Why Gabby Douglas’ hair DOES matter

10 Aug

USA Gold Medalist Gabby Douglas

One night, while following my favorite Olympic event, gymnastics, I noticed that several Tweeps were commenting on Gabby Douglas’ hair, and realized that while I did notice it was less kept than usual on that particular day – most of Twitter seemed to be displeased with the styling itself, making comments along the lines of ‘Why all those clips?’ and ‘She’s got WAY too much gel in her hair!’

Then came the onslaught of counter-criticizers; people who felt it necessary to write open letters to Douglas’ hair critics by stating that people should ‘leave Gabby alone because while she’s making history, you’re under a dryer still broke and unaccomplished.’ Soon enough, these retaliatory letters brought even MORE attention to Douglas’ hair than the original critics themselves.

In Douglas’ defense, there are several factors that make her hairstyle completely acceptable. For one, her whole team, and pretty much every gymnast in Olympic history has had to rely on gel and a massive amount of clips to keep their buns/ponytails in place and flyaways at bay. Any athlete trying to win the gold should be more concerned with their performance than their appearance if they hope to take home any titles. Douglas is also 16. I’m sure most of us have photos that prove how far we’ve come in our own grooming and appearance methods – why would she be any more advanced in this area any quicker than the rest of us?

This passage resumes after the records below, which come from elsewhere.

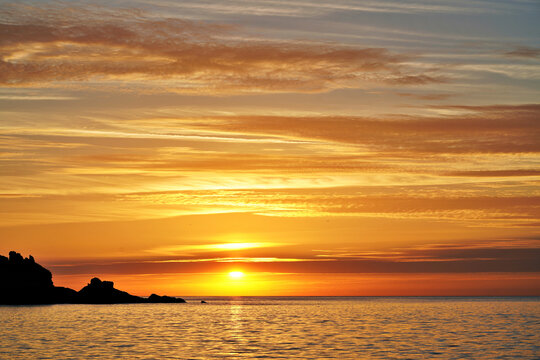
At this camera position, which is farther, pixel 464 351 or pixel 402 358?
pixel 464 351

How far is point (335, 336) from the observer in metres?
90.6

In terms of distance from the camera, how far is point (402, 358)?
217ft

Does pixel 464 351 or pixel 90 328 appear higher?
pixel 90 328

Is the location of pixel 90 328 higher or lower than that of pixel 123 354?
higher

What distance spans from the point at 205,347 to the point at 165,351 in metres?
6.41

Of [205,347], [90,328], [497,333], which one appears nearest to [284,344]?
[205,347]

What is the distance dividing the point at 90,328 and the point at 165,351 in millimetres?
40655

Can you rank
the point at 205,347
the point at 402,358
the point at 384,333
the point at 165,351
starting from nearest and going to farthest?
the point at 402,358 < the point at 165,351 < the point at 205,347 < the point at 384,333

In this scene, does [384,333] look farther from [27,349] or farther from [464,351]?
[27,349]

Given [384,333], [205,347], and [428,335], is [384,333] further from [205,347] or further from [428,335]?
[205,347]

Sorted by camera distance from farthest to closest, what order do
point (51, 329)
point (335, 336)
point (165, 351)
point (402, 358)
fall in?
point (51, 329) < point (335, 336) < point (165, 351) < point (402, 358)

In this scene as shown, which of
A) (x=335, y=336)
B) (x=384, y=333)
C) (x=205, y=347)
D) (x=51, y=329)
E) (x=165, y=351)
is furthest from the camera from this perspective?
(x=51, y=329)

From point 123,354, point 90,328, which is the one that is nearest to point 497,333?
point 123,354

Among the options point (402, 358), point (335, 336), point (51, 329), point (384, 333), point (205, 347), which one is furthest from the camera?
point (51, 329)
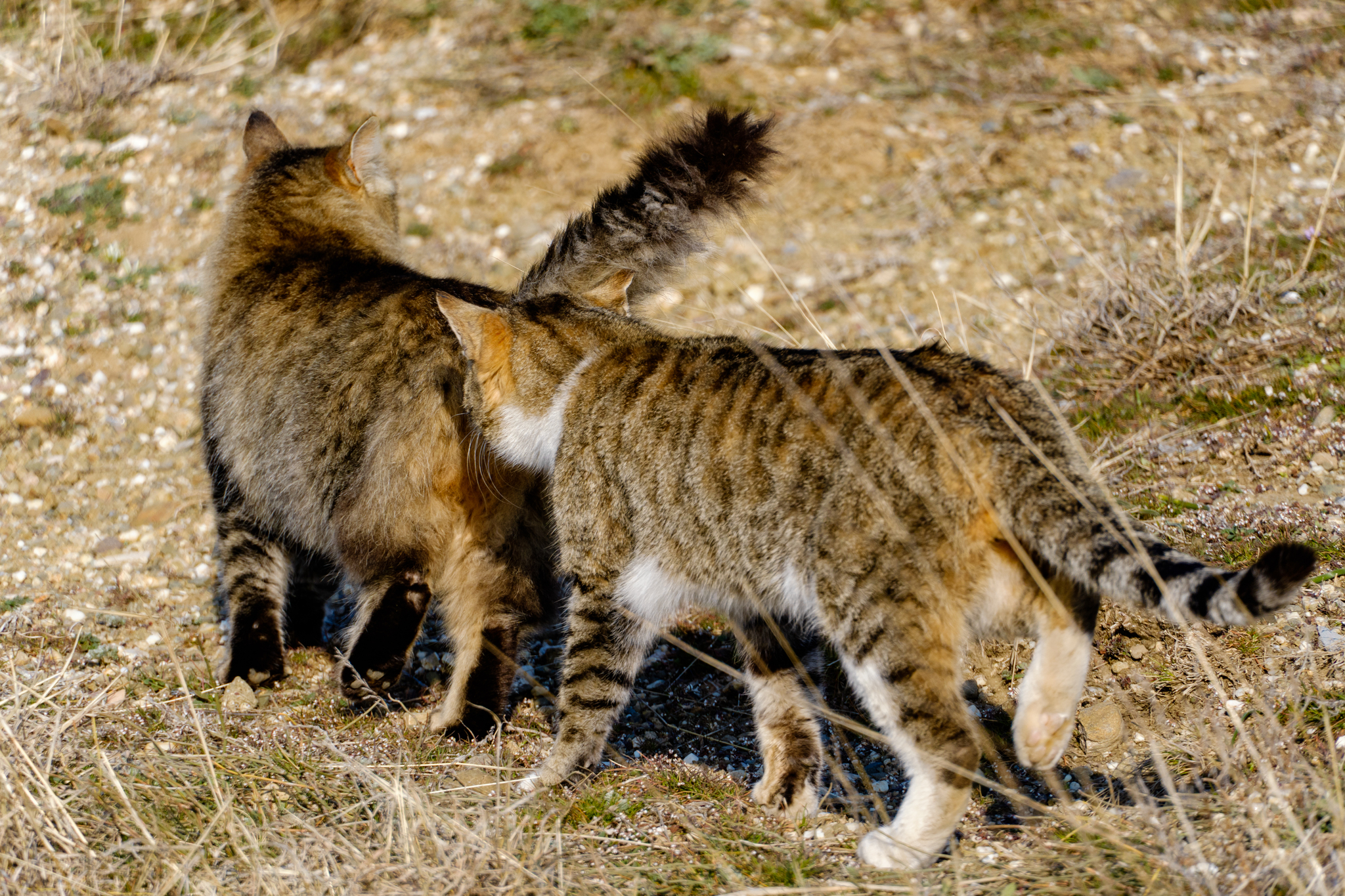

Why? Because she’s famous and constantly in the spotlight. Douglas is not the first celebrity to be criticized for their looks despite great achievements. Donald Trump’s comb-over, Hilary Clinton’s scrunchie, and Oprah Winfrey’s perpetual weight fluctuation are all constant sources of criticism despite the great entrepreneurial, political, and entertainment strides they’ve made both for themselves and their respective minority groups. Although not a parody exists that doesn’t cite each of these beauty flaws, their personal beauty choices do not take away from their accomplishments. Conversely their great achievements do not distract from their lack of attention to details in the aesthetic department. The bottom line here is no matter who you are and what you’re doing people will ALWAYS judge your appearance, and yes sometimes it will affect how they treat you.

Despite bringing home several gold medals, Americans are focused on Douglas’ hair

While I’m neither supporting her critics nor abashing their opinions on appearance, I do see an important lesson to be learned here. Whether we choose to accept it or not, appearance is important. We can pretend all we want that showing signs of balding, having a bad hair day or being ‘a size healthy’ can’t and won’t hold us back but it can and more often than not, IT DOES. Be they conscious or subconscious, others make judgments about us everyday based on our appearances. Studies have even shown that our weight, hair, makeup application skin-tone, height, attire, and other physical factors have lead people to make decisions about us regarding our career, financial and personal lives.

So maybe it’s NOT ideal to notice aesthetic flaws when we should be focusing on the quality of work one puts forth. But this is not an ideal world, and until it is, it may serve you best if you remember to put your best foot forward not only in the way you do work, but in your appearance as well.